Mis delirios quedaron cortados por una voz de mujer desde el asiento de atrás que me alcanzó un perfume y me hizo ponérmelo en las muñecas, para hacerme reaccionar. Me ofreció una pastilla pero le dije que no, solo necesitaba que me avisara en 8 de Octubre. “Yo bajo ahí, te aviso”, me llegó la voz, y en dos minutos: “Vamos! Agarrate de mí, dale, que ya bajamos”. “No te preocupes, bajo bien”. Y salimos. 
Me senté en el escalón de entrada del bar que está en Luis A. de Herrera, a media cuadra de 8 de Octubre, y ahí vi que la mujer que me había ayudado era una gurisa de unos veinte años, de musculosa y short negros. Me dio un trago de Coca y se ofreció a pararme un taxi, pero como demoraba un poco caminamos hasta 8 de Octubre, mientras ella me contaba que ayer mismo le pasó algo parecido en el trabajo y tuvieron que llamarle al médico y darle unos calmantes. “¿Y qué era lo tuyo” le pregunté, y ella: “Nada. Un ataque de pánico. ¿Vos estás angustiada por algo?” “No, para nada. Bah, creo que no, no sé. Creo que no”, repetí, mientras paraba un taxi que se dignó a cruzarse en nuestro camino. “Voy para Camino Maldonado, ¿te sirve si te acerco?” “No, no te preocupes, que quedé de encontrarme acá con mi novio”. “Ah, dale. ¿Cómo te llamás?” “Soledad”: “Gracias, Soledad, gracias, sos un ángel”. Y tomé el taxi, y volví a casa, donde no hice nada, aparte de correr a un gato intruso del techo de la cocina, de tomarme un analgésico y de ponerme a escribir como forma de exorcizar los demonios, las puntadas, los años, los miedos, los puñales en la espalda. 
Sobreviviré.
Sobreviviré porque tengo que llegar en mayo al cumpleaños de mi amiga para regalarle El Hobbit, así entiende por qué creo que Peter Jackson debió leerlo antes de embarcarse en sus dos trilogías hollywoodescas y antitolkeanas. 
Y ahora voy a ver si me duermo, que para crónica esto ya se va haciendo demasiado largo.

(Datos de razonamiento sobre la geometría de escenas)
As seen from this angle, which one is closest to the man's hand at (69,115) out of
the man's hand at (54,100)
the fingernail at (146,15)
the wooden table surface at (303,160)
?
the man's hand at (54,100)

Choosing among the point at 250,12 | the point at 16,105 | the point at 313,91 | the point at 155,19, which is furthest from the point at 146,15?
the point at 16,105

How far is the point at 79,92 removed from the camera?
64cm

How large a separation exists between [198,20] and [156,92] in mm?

> _Qué debe hacer_: Según el fragmento, ¿qué nombre dijo tener la joven que ayudó a bajar del ómnibus a quien narra? Los ítems provienen de una fuente distinta.

> _Respuesta_: Soledad.